Никогда Шерринфорду не доводилось испытывать столь великий соблазн нажать пусковую кнопку генератора защитного поля... Вместо этого он опустил секцию верхнего купола, чтобы доносились голоса. В лицо ему ударил порыв ветра, принесший аромат роз - как будто из матушкиного сада. За его спиной в глубине машины. Пасущий Туман рвался из веревок, чтобы увидеть наступающих.
- Позови их, - сказал Шерринфорд. -- Спроси, хотят ли они говорить со мной.
Непонятные, словно голос флейты, слова перелетели туда и обратно.
- Да, - перевел юноша. - Владыка Луигхейд будет говорить. Но я должен сказать, что уйти тебе никогда не позволят. Не сражайся с ними, уступи. Выйди. Ты ведь не знаешь, что значит жить, пока не побываешь сам в Кархеддине, под горами...
Аутлинги приблизились.
Джимми замерцал и исчез. Барбро держали сильные руки на широкой груди. Словно бы лошадь мерно скакала под нею.
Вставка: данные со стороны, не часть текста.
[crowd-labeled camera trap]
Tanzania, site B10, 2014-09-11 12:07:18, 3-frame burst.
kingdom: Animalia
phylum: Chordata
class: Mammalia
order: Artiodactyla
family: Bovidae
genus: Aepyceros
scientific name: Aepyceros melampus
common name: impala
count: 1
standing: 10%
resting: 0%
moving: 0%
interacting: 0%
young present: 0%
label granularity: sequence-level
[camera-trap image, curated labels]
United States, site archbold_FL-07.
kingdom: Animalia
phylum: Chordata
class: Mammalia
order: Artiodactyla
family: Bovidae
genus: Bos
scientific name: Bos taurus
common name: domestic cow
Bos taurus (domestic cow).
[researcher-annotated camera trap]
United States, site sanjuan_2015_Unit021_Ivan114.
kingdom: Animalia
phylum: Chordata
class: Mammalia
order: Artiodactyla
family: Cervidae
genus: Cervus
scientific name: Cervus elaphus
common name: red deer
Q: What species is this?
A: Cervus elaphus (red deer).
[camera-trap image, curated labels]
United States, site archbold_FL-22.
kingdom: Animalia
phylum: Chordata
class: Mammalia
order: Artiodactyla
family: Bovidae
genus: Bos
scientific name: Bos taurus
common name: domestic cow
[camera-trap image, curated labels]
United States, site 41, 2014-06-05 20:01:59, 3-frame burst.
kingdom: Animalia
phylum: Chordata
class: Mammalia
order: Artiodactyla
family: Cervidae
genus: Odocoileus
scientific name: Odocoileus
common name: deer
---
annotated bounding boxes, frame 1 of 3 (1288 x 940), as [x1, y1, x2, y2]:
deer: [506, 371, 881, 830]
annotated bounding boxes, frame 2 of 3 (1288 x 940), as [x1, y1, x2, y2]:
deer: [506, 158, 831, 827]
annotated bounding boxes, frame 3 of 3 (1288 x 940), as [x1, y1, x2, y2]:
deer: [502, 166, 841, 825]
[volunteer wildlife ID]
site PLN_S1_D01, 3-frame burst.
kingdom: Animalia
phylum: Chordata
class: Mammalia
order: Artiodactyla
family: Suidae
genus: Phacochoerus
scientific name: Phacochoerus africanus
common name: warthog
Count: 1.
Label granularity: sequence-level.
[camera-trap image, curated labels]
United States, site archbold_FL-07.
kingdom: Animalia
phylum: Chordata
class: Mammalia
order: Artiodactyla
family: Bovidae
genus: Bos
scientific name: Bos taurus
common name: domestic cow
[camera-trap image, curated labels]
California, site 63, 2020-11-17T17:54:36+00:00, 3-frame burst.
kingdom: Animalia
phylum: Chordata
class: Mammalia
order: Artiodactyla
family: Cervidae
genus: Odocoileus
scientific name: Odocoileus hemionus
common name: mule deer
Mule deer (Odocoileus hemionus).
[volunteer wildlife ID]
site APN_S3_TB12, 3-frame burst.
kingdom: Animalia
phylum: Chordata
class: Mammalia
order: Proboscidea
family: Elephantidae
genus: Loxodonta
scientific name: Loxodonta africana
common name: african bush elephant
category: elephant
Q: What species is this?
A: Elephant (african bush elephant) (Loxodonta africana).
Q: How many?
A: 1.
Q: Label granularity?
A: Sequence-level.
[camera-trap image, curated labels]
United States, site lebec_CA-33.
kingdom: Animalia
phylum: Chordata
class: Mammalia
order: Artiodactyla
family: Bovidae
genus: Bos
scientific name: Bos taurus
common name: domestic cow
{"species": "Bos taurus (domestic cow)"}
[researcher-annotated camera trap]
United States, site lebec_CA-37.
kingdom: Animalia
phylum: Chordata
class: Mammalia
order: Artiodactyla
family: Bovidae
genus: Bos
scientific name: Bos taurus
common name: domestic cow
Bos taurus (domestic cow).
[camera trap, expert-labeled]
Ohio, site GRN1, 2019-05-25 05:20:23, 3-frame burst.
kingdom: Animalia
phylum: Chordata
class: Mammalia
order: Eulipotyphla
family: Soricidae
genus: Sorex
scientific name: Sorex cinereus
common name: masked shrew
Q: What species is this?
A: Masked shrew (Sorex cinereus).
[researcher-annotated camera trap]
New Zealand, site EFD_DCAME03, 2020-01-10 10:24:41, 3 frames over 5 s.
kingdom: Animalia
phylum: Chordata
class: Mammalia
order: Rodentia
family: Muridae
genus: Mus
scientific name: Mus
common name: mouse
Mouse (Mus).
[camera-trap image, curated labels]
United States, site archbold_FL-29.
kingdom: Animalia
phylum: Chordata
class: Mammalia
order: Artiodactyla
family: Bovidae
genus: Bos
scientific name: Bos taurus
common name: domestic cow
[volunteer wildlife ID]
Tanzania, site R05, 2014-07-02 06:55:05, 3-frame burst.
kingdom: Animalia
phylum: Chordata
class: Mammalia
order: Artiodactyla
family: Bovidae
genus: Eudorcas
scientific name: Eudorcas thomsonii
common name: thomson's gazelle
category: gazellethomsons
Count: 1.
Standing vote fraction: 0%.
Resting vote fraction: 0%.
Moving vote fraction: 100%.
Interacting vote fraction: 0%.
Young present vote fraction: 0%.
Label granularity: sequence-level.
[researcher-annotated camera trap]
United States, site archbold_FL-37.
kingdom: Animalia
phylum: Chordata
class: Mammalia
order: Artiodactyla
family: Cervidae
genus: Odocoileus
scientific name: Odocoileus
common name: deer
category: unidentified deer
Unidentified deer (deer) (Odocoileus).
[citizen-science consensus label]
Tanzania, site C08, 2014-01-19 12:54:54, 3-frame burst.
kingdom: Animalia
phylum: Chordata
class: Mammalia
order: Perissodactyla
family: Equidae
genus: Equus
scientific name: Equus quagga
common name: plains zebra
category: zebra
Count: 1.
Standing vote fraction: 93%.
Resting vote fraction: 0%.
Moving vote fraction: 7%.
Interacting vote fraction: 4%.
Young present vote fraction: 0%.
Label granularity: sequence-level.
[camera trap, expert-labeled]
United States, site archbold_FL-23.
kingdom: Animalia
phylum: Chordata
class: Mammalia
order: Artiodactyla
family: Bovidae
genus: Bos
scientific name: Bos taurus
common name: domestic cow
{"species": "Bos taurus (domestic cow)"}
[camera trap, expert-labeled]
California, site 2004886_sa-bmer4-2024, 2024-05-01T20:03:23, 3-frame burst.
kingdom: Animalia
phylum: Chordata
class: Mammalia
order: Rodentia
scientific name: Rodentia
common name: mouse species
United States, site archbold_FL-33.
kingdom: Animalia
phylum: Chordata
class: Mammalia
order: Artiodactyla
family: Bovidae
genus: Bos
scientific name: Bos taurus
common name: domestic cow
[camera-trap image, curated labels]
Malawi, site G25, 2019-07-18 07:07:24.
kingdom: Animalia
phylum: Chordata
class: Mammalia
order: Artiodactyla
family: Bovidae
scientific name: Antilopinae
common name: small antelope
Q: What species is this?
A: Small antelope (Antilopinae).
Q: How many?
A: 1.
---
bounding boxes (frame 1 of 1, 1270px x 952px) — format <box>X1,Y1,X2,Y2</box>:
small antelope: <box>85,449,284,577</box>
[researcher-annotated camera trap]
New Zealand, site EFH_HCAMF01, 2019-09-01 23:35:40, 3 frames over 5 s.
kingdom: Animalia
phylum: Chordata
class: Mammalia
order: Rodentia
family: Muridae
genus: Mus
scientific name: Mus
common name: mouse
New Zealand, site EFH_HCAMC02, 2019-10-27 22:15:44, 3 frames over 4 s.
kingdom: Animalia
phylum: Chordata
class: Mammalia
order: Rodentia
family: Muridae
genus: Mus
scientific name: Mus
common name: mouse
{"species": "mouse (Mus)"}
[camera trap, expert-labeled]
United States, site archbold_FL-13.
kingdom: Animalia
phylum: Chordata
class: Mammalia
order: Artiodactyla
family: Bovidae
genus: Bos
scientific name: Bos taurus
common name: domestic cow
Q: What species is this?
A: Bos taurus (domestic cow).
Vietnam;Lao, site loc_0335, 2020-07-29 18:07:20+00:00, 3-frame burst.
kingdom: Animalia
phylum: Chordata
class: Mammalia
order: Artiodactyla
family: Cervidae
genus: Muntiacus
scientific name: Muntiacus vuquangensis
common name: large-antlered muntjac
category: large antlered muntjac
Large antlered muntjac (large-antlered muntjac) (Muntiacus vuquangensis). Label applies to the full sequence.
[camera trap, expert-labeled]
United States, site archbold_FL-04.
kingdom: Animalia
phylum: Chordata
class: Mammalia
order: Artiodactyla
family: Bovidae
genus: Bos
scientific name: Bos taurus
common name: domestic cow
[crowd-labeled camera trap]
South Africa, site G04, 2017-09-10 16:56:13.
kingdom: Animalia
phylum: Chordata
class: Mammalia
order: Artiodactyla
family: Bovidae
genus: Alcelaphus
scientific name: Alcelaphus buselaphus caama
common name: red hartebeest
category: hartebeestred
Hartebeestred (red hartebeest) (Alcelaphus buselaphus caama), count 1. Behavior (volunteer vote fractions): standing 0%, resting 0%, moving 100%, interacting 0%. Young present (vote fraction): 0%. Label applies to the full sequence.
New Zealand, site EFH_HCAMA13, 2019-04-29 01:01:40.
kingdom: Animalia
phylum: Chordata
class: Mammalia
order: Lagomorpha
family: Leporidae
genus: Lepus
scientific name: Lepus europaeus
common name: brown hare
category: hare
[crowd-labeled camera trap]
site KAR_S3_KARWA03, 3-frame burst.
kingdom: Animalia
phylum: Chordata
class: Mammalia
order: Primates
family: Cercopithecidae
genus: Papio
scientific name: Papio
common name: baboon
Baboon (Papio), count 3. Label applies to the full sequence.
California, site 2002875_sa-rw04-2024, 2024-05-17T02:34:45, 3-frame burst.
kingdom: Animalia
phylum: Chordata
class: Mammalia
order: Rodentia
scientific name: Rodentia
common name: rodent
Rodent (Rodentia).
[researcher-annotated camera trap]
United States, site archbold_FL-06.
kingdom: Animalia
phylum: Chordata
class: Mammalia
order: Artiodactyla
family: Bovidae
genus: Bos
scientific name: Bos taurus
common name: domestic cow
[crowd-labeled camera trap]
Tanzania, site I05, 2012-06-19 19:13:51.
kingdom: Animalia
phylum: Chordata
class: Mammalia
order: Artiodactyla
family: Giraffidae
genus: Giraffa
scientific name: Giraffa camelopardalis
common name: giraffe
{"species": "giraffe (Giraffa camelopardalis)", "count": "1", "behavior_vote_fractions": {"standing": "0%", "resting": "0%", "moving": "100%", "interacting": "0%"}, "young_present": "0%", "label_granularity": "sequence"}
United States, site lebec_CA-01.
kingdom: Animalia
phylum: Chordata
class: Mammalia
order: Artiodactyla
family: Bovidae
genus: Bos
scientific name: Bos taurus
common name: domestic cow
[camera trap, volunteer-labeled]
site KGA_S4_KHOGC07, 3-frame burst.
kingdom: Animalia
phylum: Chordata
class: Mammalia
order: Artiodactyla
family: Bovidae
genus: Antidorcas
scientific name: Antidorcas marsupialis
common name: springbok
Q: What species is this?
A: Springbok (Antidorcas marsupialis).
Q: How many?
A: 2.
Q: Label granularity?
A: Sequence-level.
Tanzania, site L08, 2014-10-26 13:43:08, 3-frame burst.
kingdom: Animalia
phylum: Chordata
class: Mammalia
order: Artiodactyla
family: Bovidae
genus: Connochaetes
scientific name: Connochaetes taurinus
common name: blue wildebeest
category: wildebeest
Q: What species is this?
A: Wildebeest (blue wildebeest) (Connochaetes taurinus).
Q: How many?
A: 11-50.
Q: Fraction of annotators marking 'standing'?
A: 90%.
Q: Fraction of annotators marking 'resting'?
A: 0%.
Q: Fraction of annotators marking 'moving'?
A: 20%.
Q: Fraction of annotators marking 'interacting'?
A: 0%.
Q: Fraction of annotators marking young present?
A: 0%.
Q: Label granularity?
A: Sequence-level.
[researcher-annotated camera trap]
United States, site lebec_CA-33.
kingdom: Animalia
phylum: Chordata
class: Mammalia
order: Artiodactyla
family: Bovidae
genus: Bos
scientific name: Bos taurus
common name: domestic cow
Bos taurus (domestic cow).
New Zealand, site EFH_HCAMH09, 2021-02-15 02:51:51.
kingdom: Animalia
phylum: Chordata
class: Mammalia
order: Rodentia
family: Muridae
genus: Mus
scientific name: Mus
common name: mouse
Это мог быть конь, хотя здесь их держали очень немногие, для спорта или из любви. Она ощущала, как ветки хлещут по ее бокам, шелестят, расступаясь, листья, как гулко ударяют о землю копыта, тепло и запах жизни клубились в темноте вокруг нее.
Тот, кто держал ее, мягко сказал:
- Не бойся, милая. То было видение. Но он ждет нас, мы едем к нему...
Ей смутно помнилось, что она должна чувствовать ужас или отчаяние, или что-то похожее. Но эта память была где-то далеко: сейчас ее омывало ощущение, что ее любят... Покой, покой, дремота в тихом предчувствии радости...
Скоро лес раступился. Они пересекли поляну, где серые валуны громоздились в лунном свете, а их тени колебались, отражая переливы северного сияния. Порхлики танцевали, как крохотные кометы, над растущими у валунов цветами.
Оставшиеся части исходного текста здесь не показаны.